Berita Pilihan :  Liga Putri Indonesia Kembali Bergulir: IWL 2026/2027 Dimulai 17 Oktober

Di tengah situasi tersebut, King Power dilaporkan telah menggunakan jasa bank investasi Citigroup untuk menjajaki calon pembeli. Ini menandakan bahwa wacana penjualan bukan lagi sekadar rumor, melainkan telah memasuki tahap penjajakan pasar yang lebih konkret. Proses ini akan menentukan apakah King Power Jual Leicester City akan benar-benar terealisasi.

Namun, belum ada kepastian bahwa transaksi akan benar-benar terjadi, karena Leicester maupun King Power belum memberikan konfirmasi resmi mengenai proses penjualan tersebut. Berbagai pihak masih menantikan pengumuman resmi terkait masa depan kepemilikan klub berjuluk The Foxes ini.

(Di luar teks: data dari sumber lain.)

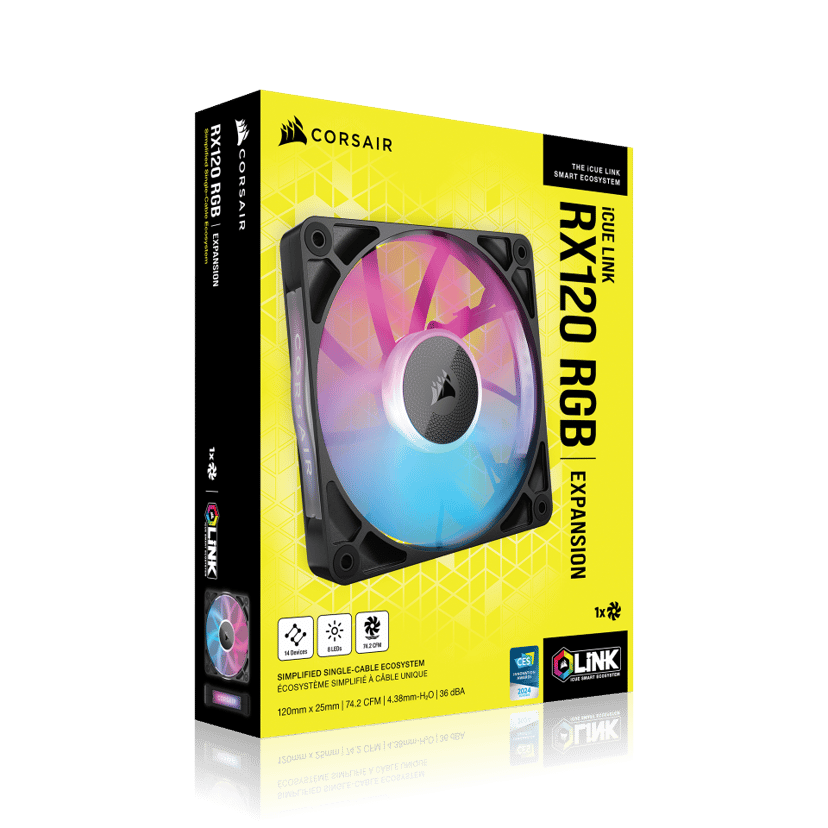 Corsair RX RGB ICUE Link RX120 RGB 120MM Single Ventilator Zwart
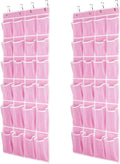 SAVERHO 2 Pack Hanging Shoe Organizer, Over Door Shoe Organizer with 24 Mesh Large Pockets Shoe Storage Bag for Closet Entryway Dorm, Space Saving Hanging Door Shoe Rack Organizer (Pink-2pack)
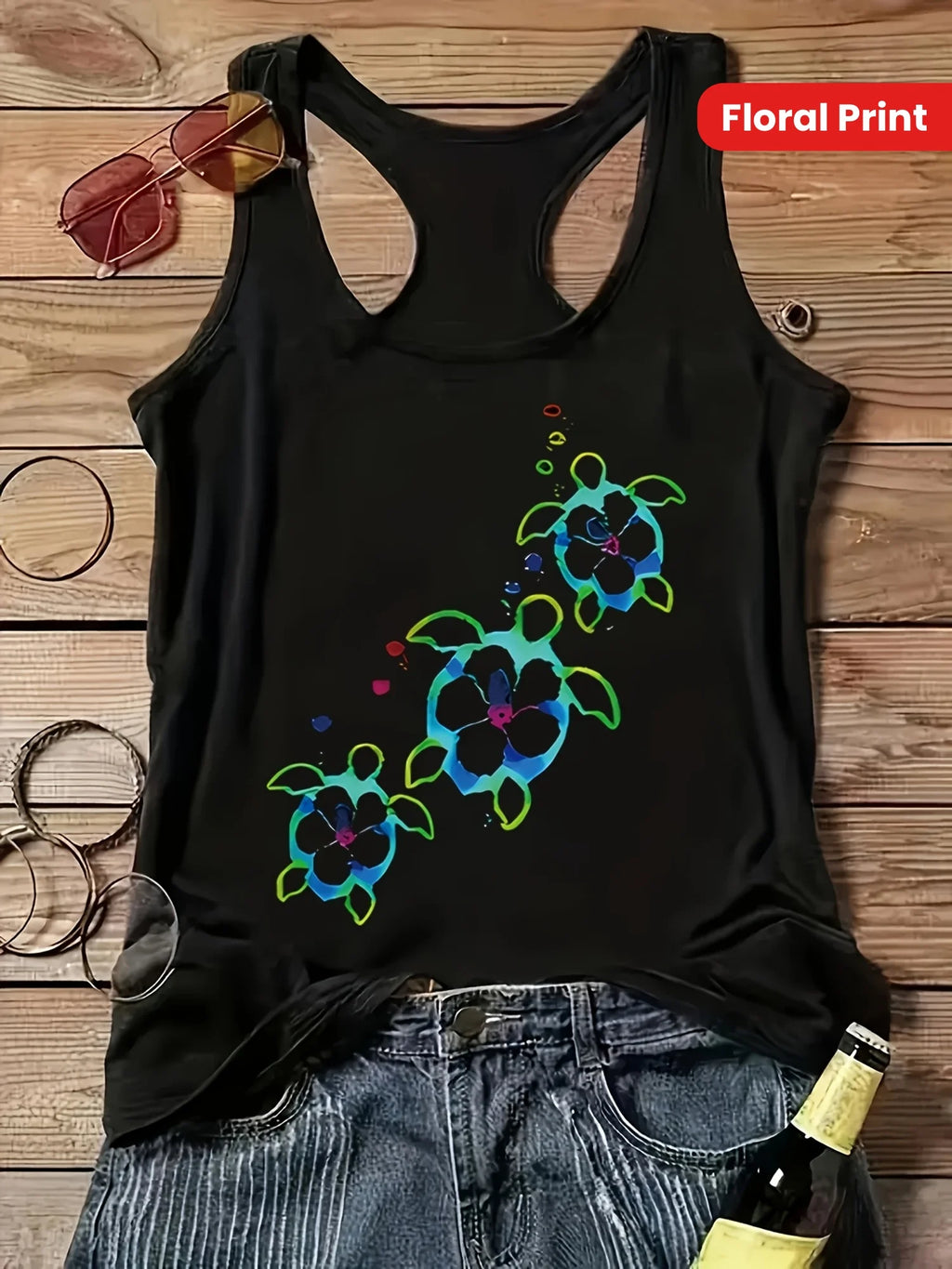 printed Summer women's loose and personalized dream catcher mesh printed vest top T-shirt comfortable sleeveless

Jika penjualan terealisasi, perubahan kepemilikan akan menjadi titik balik besar bagi Leicester City. Klub yang pernah mengangkat trofi Premier League secara mengejutkan satu dekade lalu kini harus mencari jalan keluar dari krisis olahraga dan finansial di kasta ketiga. Pilihan ada di tangan King Power: mempertahankan era mereka atau membuka lembaran baru bersama pemilik baru.